Postnatal Depression — Melbourne Resources
Where to turn when motherhood is hard. PANDA, free counselling, GP referrals, parent-infant therapy, residential care, and stories from mums who got through.
Editorial provenance · how this guide was made
- Author
- melbourne.baby editorial
- Review
- Pending — perinatal mental health clinician to be added before public launch
- Last updated
- 29 May 2026
If you're reading this with one hand and a sleeping baby in the other, and the thought "is this normal?" keeps cycling — this guide is for you.
If you're in crisis right now: Lifeline 13 11 14, PANDA 1300 726 306, or call 000.
The first thing to know
Around 1 in 5 Australian mums experience postnatal depression or anxiety. It is not a parenting failure. It is not weakness.
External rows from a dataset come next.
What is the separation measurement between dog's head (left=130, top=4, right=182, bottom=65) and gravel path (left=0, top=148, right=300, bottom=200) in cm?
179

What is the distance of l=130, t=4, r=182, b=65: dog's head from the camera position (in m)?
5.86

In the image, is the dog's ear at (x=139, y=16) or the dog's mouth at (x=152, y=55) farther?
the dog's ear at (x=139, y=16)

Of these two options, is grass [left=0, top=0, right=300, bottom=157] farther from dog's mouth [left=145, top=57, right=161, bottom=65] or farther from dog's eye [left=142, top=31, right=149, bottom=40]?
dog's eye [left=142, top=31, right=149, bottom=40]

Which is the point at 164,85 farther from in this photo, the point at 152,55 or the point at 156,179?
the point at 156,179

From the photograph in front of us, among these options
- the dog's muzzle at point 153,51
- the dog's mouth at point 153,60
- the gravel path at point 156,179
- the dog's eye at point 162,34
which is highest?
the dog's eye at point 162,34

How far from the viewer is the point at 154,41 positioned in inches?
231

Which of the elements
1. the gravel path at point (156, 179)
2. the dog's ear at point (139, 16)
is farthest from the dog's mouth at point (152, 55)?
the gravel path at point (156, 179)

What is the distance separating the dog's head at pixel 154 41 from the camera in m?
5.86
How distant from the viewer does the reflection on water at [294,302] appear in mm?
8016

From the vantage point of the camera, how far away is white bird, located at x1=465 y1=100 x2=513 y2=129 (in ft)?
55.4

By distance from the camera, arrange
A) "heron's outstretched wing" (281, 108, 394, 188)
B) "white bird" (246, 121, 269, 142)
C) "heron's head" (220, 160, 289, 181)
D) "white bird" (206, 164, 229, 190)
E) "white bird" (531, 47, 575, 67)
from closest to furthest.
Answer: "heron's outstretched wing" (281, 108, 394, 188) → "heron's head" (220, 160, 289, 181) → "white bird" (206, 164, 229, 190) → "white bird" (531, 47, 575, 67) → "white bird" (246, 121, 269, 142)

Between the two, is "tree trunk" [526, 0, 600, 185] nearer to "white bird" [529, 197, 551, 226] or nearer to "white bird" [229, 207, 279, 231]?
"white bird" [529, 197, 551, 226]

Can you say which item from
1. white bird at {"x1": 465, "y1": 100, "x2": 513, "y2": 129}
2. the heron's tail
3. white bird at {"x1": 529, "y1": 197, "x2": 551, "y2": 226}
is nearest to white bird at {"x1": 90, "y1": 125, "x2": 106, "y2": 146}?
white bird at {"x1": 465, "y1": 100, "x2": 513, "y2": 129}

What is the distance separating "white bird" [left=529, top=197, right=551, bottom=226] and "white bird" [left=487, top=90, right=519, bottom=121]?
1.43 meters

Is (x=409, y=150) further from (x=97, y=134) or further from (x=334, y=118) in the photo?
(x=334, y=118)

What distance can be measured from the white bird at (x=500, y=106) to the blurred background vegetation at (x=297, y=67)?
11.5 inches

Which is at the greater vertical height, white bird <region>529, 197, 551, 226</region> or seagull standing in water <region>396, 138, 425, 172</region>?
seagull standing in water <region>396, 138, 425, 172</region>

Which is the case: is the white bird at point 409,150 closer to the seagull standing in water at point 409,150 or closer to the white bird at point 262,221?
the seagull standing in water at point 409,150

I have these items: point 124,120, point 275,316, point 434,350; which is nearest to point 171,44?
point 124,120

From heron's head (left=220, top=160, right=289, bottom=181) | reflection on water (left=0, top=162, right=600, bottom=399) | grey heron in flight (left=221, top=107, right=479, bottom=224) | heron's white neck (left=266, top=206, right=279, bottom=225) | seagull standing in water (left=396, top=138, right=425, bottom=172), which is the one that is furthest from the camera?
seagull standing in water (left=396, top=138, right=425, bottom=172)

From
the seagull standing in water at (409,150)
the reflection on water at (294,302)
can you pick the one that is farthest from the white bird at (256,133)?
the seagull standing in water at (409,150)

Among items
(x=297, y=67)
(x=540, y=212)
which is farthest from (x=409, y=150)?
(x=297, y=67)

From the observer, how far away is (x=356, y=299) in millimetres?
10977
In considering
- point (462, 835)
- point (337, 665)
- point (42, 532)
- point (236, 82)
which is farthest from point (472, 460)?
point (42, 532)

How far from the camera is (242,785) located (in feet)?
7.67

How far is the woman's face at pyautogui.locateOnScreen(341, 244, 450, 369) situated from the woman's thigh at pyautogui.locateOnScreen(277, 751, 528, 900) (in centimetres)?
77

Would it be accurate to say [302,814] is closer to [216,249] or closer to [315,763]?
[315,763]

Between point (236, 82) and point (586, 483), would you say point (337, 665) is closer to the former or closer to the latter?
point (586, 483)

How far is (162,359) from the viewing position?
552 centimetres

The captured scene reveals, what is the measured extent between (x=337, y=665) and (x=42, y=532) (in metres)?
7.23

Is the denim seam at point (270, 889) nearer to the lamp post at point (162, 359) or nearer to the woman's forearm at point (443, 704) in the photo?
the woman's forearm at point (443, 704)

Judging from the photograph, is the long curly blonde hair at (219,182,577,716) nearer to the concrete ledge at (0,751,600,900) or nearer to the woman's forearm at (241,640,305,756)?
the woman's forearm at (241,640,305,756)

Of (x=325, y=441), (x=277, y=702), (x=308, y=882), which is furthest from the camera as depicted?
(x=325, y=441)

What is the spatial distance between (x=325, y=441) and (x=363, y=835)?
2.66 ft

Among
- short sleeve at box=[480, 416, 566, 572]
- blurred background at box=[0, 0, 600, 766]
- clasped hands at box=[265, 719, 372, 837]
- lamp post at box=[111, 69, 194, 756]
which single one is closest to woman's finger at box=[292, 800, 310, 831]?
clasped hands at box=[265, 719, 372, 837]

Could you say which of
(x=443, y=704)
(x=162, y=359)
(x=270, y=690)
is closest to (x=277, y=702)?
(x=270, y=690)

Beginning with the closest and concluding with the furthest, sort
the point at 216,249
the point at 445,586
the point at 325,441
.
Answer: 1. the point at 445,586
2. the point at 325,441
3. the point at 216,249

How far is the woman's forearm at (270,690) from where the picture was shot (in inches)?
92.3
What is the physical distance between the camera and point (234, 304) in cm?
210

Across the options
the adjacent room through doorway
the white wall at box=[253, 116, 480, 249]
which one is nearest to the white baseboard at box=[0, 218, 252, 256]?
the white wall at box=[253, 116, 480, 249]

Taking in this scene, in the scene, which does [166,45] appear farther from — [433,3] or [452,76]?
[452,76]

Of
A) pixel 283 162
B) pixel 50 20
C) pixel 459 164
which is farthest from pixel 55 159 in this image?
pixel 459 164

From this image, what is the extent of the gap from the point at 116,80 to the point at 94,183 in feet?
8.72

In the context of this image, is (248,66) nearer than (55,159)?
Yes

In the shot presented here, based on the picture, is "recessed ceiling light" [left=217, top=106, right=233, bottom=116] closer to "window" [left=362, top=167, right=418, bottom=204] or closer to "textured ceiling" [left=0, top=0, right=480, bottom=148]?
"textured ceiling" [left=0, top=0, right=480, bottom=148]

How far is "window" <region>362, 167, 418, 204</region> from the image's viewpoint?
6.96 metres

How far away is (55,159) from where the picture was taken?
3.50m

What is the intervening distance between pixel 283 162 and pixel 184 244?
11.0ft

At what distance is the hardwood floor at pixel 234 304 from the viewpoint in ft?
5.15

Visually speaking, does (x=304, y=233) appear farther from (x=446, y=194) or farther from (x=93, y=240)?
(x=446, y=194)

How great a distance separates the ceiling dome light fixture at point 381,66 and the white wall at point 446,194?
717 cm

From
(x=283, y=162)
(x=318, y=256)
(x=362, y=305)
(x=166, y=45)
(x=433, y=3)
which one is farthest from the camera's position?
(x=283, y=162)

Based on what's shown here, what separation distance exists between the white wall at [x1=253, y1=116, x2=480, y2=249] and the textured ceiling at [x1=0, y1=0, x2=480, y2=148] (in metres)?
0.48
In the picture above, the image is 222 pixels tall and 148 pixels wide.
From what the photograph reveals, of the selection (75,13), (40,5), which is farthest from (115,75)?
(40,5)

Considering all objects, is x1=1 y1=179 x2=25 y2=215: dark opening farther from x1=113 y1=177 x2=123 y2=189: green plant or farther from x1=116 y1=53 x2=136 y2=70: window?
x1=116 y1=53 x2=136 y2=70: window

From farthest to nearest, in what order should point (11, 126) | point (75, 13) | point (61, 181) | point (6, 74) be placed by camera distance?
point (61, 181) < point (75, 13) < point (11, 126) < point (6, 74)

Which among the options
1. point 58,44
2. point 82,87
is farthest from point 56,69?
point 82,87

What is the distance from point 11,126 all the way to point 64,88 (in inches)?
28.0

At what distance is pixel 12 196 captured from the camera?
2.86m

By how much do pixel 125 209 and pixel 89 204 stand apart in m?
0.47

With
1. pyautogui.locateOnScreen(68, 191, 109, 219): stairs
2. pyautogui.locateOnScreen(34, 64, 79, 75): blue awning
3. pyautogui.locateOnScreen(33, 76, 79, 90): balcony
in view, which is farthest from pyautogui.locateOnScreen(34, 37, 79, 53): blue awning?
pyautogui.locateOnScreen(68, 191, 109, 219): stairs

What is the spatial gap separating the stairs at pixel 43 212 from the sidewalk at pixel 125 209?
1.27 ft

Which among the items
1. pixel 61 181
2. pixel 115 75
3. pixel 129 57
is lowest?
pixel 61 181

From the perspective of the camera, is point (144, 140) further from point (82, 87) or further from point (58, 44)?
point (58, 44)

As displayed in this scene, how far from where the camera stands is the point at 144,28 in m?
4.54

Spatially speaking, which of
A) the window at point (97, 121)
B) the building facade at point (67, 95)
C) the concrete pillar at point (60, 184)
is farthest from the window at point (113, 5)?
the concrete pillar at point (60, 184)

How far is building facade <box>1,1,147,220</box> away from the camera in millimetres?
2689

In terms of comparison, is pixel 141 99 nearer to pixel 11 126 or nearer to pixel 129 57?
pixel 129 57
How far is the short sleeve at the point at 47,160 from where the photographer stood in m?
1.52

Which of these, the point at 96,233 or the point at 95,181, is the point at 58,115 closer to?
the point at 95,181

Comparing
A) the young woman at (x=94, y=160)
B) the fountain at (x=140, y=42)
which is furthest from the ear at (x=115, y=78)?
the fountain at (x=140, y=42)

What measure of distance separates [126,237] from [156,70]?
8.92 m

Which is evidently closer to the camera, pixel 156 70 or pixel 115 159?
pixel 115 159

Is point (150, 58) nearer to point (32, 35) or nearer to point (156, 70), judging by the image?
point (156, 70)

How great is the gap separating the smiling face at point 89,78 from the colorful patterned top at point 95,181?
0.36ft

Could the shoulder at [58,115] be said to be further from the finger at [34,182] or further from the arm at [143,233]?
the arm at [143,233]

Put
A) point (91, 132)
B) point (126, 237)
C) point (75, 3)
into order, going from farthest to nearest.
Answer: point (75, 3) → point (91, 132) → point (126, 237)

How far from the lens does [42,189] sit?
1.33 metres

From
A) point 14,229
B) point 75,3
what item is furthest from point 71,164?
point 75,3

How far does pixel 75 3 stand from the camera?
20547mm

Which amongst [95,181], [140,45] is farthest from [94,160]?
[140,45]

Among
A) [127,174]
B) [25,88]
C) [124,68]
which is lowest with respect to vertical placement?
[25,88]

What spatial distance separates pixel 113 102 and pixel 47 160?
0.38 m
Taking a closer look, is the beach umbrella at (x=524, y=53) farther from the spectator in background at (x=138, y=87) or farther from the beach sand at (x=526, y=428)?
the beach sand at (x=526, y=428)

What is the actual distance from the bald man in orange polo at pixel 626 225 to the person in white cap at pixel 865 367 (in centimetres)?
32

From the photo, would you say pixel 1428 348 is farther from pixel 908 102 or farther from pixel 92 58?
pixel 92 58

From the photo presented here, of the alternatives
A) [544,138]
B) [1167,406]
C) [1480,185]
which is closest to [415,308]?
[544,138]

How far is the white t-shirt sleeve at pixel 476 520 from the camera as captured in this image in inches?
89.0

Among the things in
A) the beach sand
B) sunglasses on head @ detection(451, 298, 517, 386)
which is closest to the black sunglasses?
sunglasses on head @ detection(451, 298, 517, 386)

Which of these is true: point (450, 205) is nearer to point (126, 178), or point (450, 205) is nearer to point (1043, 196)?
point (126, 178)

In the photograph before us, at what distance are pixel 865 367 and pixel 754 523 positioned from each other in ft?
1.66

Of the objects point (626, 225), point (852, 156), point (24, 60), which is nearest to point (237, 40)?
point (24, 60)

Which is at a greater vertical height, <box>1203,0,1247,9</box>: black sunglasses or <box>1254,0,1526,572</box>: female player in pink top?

It is a medical condition with effective treatments, and the women you see at the playground who look "fine" — many of them have been here.
How to tell it apart from "baby blues"
The first 2 weeks of overwhelming emotion are the baby blues — caused by the rapid hormone drop. They lift on their own.
PND/PNA looks like: - It's been more than 2–3 weeks - You can't shake low mood, hopelessness, or constant anxious thoughts - You're avoiding things (the playgroup, the in-laws, leaving the house) - Intrusive thoughts about harm coming to baby - Sleep doesn't help — even when baby sleeps you can't - Loss of interest in things you used to enjoy - Resentment, rage, or numbness towards baby or partner
Any of those for more than 2 weeks: get help now, not when "it gets worse."
The Melbourne resource ladder
Tier 1: Free, immediate
- PANDA (Perinatal Anxiety & Depression Australia): 1300 726 306, Mon–Sat 9am–7:30pm. National helpline, perinatal-specialist counsellors. Free, anonymous.
- Lifeline: 13 11 14, 24/7.
- Maternal and Child Health Line: 13 22 29, 24/7. Excellent first call if you're not sure.
- Your MCH nurse: they're trained in PND screening (the Edinburgh Postnatal Depression Scale) and they will not judge you.
Tier 2: Through your GP
Ask for a Mental Health Care Plan (MHCP) — Medicare-rebated 10 individual + 10 group psychology sessions per calendar year. You get a rebate of around $96 per session.
Tell the GP specifically you want a psychologist with perinatal mental health experience. Many GPs default to a generic list; insist.
If medication is mentioned, ask about SSRIs that are well-studied in breastfeeding (sertraline / Zoloft is the most common starting point). Your GP can prescribe — you don't need a psychiatrist for first-line treatment.
Tier 3: Specialist services
- Mercy Hospital Perinatal Mental Health Service (Heidelberg) — outpatient psychiatry and psychology specifically for perinatal mums. Referral from GP.
- Werribee Mercy Mother Baby Unit — Victorian public residential mother-baby psychiatric service. Day program and admission both available. GP or hospital referral.
- Masada Private Mother-Baby Unit (St Kilda East) — private residential equivalent. Private health cover usually required.
- The Bouverie Centre — family therapy specialists, often used for severe PND or attachment issues.
- Children's Protection Society Parent-Infant Therapy — for the early relationship side.
Tier 4: Community + lived experience
- PANDA Peer Support — phone calls with mums who've been there. Free.
- COPE (Centre of Perinatal Excellence) — online resources, info, partner support.
- Cope app (free) — daily mood tracking + tools.
- Local mums' groups — paradoxically, the avoidance is the problem. See our mums' group finder.
What partners can do
- Notice. Mention. Ask twice.
- Drive her to the GP. Sit in the waiting room. Don't make her do it alone.
- Take the night shift even if you have work.
- Don't say "have you tried…" — say "I've made the appointment, I'll come with you."
- Look after yourself too — dads/non-birthing partners get PND too (around 1 in 10).
What we hear most often from mums who got through
"I kept thinking I'd snap out of it. Sertraline + a perinatal psychologist + admitting it to my own mum was the combination that lifted me." — community member, Footscray
"Werribee Mercy day program saved my life. Don't be scared of it — it's just mums and babies in a room with experts." — community member, Yarraville
"PANDA were the first people who told me I wasn't a bad mum. I called them at 3am crying." — community member, Brunswick
The bottom line
If you have read this far, please pick up the phone. PANDA 1300 726 306. That's the entire next step. You don't need to know what's wrong. They will help you figure it out.